Выбрать главу

Ксендз и Тересь, улучив удобный момент, проскользнули вдоль желоба, чтобы спасти несколько досок, сложенных за колесом. Вода напирала уже и на самое колесо. Удерживаемое щитом шлюза, колесо время от времени громко скрипело и дрожало, как живое существо. Пробравшись между мельницей и колесом, ксендз посмотрел вниз и в том месте, куда еще минуту назад упирался мостик, увидел белую фигурку. Там стоял Марысь и, закинув обе ручки вверх, следил за водопадом. Вся его фигурка выражала страх и восхищение.

Ярогнев, стоявший у тополей, тоже заметил брата.

— Марысь! Марысь! — крикнул он и помчался к нему, огибая мельницу. — Бабушка, бабушка! — звал он на бегу. — Марысь там, внизу!

В эту секунду раздался негромкий треск, и плотина с шелестом, похожим на тяжелый вздох, развалилась пополам, как посаженное в печь тесто. Струя воды страшной темной змеей хлынула вниз. Ксендз Сатурнин увидел, как Марысь обернулся назад, упал. Поднявшись, он стоял все так же неподвижно, словно зачарованный развернувшейся перед его глазами грозной картиной. Быстро заливая котловину, волны добежали до мальчика, водяной вал внезапно вырос подле него, сбил его с ног… Марысь взмахнул ручками, опрокинулся навзничь, мелькнул в желтом водовороте, как только что перед тем мертвый кот, и так же мгновенно исчез среди оглушительного гула и рева воды, наполнявшей уже всю долину Лютыни.

Тело Марыся, запутавшееся в прибрежных кустах, нашли за километр от мельницы, почти у самой Вильковыи. Эльжбета схватила его и, спрятав под свою шаль, принесла домой. Марыся положили на постель деда, и старая бабка долго голосила над ним. Часа через два, придя немного в себя, она с запекшимися губами и красными от слез глазами набросилась на Ярогнева, крича, что во всем виноват он, потому что недоглядел за малышом. А старый Дурчок все время сидел во дворе, уставив неподвижный взгляд на разрушенную плотину и сломанные шлюзы.

— Иди в дом, — кричала на него жена. — Примерзнешь к месту.

Ярогнев безмолвно стоял в углу комнаты, не сводя глаз с посиневшего трупика, в котором трудно было узнать Марыся.

— Садись поешь, — позвала его Эльжбета. — Не стой так.

Но ни старик, ни Яро не двинулись с места. Эльжбета опять с плачем припала к кровати и заголосила над Марысем.

— Все из-за этого проклятого ксендза! — сказал вдруг Ярогнев сквозь зубы.

Как ни была Эльжбета поглощена своим горем, она услышала эти слова.

— Что ты болтаешь? Почему из-за ксендза? — спросила она, обернувшись.

— Из-за него! — упрямо повторил Ярогнев, ничего не объясняя.

Только в сумерки старый мельник вошел наконец в дом.

— Обряди мальчонку, — сказал он жене. — Пойдем его хоронить.

Эльжбета не поняла и посмотрела на него с недоумением.

— Ну, хоронить будем… На кладбище… Как только совсем стемнеет.
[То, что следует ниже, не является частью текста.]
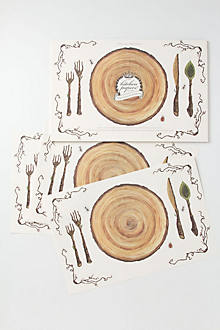 Bark Paper Placemats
Куда ты девала сломанный крест? Яро, а где тот ящик, в котором фасоль держали?

Яро не ответил, не шевельнулся.

— Ящик на чердаке, — со вздохом отозвалась вместо него Эльжбета.

Старик принес с чердака фанерный ящик, насыпал в него стружек и опилок и уложил на них приодетого Эльжбетой Марыся. А Ярогнев все время стоял у окна, сжав руки.

— Все из-за этого ксендза, — бессмысленно твердил он.

Когда стемнело, пришли ксендз и Гжесяк, принесли с собой водку. Выпивали часов до десяти. Потом Дурчок закрыл ящик крышкой и приколотил ее гвоздями. А Эльжбета все время не переставала тихо плакать.

— Будет тебе, мать, — сказал ей старик. — Что ты пищишь, как мышь?

Старый Гжесяк вышел первым, прижимая к груди крест, сломанный Ярогневом. За ним шел ксендз с обнаженной головой и напевал тихонько «Deducant te angeli», а позади Дурчок нес на плече ящик с телом Марыся. Последней брела Эльжбета. Ночь выдалась темная, как это бывает в марте, ее непроглядный мрак казался матово-черным. Процессия двигалась по знакомой им всем тропке чуть не ощупью. По временам Гжесяку, знавшему здесь каждый кустик, приходилось сворачивать с дороги, обходя места, где разлившаяся Лютыня затопила тропинку. Но вода спадала очень быстро, лед таял просто на глазах, так как ночь была теплая, — западный ветер принес почти весеннее тепло.